This tutorial shows the Binomial family in VCMoE. Expert coefficients are on the logit success-probability scale, and predict(type = "mean") returns the marginal success probability.
The worked example uses grouped Binomial data because the repeated trials make the latent components visually clearer than a very small Bernoulli example. Bernoulli data use the same syntax with a 0/1 response column.
Simulate grouped Binomial data
set.seed(52)
sim <- simulate_vcmoe_binomial(
n = 300,
k = 2,
seed = 52,
trials = 30,
separation = 2.5,
scenario = "well_separated"
)
head(sim$data)
#> success failure trials u z1 x1 component
#> 1 4 26 30 0.00796557 -1.7061833 -0.3634315 1
#> 2 25 5 30 0.01386884 0.4538073 -2.7805432 2
#> 3 23 7 30 0.01645913 -0.2629754 0.7119834 2
#> 4 4 26 30 0.01921534 -1.1226504 -0.8331669 1
#> 5 26 4 30 0.02078965 1.1584983 0.6500925 2
#> 6 16 14 30 0.03155497 1.0336287 1.2031339 1
summary(sim$data$success / sim$data$trials)

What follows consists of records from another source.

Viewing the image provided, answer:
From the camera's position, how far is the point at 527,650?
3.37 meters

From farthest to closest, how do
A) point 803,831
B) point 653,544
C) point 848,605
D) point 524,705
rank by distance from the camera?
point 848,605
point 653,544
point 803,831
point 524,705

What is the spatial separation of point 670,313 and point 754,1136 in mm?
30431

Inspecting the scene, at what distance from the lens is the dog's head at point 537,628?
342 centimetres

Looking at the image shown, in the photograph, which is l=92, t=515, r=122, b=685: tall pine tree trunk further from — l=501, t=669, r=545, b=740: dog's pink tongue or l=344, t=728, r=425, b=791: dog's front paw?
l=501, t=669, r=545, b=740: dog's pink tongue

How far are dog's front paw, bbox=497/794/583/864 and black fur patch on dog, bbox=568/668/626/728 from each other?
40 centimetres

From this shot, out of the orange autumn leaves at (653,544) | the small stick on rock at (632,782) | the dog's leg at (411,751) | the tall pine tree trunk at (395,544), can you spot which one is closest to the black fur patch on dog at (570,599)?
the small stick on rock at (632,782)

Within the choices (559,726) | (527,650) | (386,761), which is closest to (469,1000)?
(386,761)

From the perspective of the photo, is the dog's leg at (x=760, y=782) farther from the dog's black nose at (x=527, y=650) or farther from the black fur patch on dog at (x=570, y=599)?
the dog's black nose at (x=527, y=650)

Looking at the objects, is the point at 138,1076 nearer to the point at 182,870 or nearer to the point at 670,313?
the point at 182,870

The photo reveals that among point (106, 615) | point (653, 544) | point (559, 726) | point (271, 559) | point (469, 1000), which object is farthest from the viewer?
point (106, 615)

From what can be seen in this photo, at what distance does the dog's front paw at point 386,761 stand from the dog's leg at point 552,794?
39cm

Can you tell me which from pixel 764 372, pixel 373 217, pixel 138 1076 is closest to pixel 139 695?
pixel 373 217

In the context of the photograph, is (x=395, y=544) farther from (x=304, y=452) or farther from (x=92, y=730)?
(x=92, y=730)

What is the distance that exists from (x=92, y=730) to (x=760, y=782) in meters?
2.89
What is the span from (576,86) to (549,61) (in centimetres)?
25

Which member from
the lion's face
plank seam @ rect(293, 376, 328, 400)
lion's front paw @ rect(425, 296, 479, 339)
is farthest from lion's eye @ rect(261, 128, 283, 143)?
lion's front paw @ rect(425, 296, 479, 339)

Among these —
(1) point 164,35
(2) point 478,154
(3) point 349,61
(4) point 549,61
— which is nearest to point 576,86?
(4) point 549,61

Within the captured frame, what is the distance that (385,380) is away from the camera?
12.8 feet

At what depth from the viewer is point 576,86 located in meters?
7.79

#> Min. 1st Qu. Median Mean 3rd Qu. Max.
#> 0.0000 0.3000 0.6667 0.5706 0.8000 1.0000Grouped Binomial responses use the standard R two-column response form: cbind(success, failure).
fit <- vcmoe_fit(
cbind(success, failure) ~ z1 | x1,
data = sim$data,
u = "u",
family = "binomial",
k = 2,
bandwidth = 0.50,
u_grid = seq(0.15, 0.85, length.out = 5),
control = list(maxit = 100, n_starts = 2, seed = 53, warn_ambiguous = FALSE)
)
fit
#> VCMoE fit
#> family: binomial
#> components: 2
#> label alignment: global
#> kernel: epanechnikov (density_over_bandwidth)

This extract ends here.